The recent reopening of Camp 5 also let the military bring back on line some 70 maximum-security cells with a new and improved "splash guard" on each cell door to prevent a prisoner from hurling bodily fluids on a guard.

Inside, the guards had a the prison's basic issue on display — toothbrush and paste, towel and flip-flops, two books — illustrating what a new arrival might receive. Also, in a first, the display had a navy blue prison uniform alongside white and beige versions, a new kind of color coding for the guard force that eliminated orange for those deemed the worst behaving or most dangerous.

"ISIS, you know, have used, executed people in orange jumpsuits," said Zaki.

Plus, the admiral added, “there's a lot of photographs floating around from the early days in Camp X-Ray that maybe don't paint us in a perfect light. We strive mightily to be culturally sensitive."

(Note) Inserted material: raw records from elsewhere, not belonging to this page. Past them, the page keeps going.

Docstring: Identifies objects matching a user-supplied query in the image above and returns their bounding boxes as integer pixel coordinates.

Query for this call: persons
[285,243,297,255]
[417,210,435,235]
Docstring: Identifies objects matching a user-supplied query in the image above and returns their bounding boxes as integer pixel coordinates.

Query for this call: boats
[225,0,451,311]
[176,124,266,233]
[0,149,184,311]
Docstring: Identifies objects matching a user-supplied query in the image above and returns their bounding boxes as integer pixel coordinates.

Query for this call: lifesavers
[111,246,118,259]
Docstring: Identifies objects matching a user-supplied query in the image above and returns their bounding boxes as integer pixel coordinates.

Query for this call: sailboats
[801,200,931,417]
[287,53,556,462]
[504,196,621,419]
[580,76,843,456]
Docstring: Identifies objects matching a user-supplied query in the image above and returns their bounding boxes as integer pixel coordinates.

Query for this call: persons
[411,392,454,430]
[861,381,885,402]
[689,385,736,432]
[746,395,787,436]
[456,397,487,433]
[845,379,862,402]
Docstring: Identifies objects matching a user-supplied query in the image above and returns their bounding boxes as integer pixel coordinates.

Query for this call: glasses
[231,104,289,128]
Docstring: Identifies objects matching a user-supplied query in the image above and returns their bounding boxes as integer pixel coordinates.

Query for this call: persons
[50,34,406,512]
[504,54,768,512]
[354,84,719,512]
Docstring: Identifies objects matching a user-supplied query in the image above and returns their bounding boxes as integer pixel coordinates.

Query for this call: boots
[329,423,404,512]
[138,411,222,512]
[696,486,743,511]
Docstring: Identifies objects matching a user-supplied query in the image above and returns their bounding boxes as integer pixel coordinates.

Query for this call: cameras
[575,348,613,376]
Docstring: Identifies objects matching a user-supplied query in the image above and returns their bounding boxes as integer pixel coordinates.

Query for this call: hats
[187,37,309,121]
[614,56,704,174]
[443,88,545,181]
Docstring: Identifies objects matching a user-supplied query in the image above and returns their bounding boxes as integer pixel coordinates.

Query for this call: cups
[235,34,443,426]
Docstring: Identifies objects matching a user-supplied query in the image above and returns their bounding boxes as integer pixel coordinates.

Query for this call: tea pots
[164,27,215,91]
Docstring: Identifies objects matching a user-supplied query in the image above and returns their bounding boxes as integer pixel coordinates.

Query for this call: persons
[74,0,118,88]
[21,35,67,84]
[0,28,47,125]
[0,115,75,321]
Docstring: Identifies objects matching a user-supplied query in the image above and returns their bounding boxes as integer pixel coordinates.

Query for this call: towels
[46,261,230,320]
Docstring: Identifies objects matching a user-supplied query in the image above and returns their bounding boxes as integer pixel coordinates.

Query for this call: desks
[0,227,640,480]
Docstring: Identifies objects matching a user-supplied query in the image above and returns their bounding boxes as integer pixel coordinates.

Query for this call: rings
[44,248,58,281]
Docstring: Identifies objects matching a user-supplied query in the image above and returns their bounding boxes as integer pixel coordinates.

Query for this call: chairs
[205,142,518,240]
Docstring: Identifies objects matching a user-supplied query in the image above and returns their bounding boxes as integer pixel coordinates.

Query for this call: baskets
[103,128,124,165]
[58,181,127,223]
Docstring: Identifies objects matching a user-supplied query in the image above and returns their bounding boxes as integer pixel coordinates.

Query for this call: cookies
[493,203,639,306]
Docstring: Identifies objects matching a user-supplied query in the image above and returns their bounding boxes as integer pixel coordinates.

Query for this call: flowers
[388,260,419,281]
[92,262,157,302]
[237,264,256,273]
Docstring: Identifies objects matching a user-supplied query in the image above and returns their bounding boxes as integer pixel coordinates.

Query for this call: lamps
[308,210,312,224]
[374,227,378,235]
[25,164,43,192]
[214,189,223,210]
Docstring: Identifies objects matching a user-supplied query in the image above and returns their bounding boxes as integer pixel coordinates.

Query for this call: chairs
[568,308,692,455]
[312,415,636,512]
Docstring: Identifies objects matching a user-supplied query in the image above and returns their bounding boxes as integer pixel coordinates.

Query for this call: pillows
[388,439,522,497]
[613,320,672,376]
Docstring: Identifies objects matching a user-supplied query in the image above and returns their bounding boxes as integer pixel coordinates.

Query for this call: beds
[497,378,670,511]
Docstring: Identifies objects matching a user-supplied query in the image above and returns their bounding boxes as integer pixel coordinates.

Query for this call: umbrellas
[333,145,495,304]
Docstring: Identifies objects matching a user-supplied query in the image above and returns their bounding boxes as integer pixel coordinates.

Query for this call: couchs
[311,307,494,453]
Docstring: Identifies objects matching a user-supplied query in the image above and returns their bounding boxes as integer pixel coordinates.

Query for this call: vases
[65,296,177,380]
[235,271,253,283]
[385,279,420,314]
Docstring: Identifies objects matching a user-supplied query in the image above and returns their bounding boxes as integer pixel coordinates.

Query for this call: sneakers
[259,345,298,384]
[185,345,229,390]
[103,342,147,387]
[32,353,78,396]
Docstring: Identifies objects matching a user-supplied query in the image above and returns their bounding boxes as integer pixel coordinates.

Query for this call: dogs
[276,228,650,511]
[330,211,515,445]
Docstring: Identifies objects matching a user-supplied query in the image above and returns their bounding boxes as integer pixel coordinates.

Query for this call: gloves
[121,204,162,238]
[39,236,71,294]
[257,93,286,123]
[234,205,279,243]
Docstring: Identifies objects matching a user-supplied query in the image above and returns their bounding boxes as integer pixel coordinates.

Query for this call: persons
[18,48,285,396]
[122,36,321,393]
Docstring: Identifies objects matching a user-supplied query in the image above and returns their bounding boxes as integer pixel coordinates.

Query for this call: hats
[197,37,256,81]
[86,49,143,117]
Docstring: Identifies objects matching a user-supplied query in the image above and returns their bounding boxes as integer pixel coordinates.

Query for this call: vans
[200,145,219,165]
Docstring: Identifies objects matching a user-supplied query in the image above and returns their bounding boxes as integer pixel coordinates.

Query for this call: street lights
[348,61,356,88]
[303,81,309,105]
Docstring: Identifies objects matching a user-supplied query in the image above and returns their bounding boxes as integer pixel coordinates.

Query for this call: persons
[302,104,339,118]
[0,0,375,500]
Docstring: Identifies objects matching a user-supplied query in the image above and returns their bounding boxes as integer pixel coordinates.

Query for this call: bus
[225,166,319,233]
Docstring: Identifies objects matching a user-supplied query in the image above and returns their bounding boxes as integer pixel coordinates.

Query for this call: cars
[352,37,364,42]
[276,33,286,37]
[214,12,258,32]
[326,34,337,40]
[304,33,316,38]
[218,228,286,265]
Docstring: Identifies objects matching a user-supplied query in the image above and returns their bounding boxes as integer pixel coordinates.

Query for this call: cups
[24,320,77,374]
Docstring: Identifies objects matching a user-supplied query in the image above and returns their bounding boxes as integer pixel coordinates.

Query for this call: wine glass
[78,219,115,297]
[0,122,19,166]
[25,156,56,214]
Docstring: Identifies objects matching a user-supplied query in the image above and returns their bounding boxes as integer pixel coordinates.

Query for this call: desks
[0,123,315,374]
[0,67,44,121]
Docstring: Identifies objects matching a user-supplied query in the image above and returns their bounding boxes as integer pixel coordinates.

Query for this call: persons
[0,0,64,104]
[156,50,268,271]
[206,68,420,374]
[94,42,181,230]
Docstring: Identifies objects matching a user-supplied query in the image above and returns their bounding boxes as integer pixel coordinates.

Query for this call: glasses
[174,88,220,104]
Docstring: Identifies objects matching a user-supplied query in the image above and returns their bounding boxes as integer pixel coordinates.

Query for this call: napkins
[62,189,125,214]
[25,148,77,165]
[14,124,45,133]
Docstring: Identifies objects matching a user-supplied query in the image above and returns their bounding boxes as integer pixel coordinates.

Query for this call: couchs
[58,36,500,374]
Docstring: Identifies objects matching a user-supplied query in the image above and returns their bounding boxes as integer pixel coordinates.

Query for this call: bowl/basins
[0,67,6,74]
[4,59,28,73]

A display inside a cellblock at Guantánamo's maximum-security Camp 5 prison, which has about 70 empty cells, shows that navy blue is the new orange at the war-on-terror prison now. Captives who misbehave or of concern to management wore orange uniforms to distinguish them from those wearing white, brown or beige. CAROL ROSENBERG crosenberg@miamiherald.com

This story was originally published June 20, 2018 5:00 AM.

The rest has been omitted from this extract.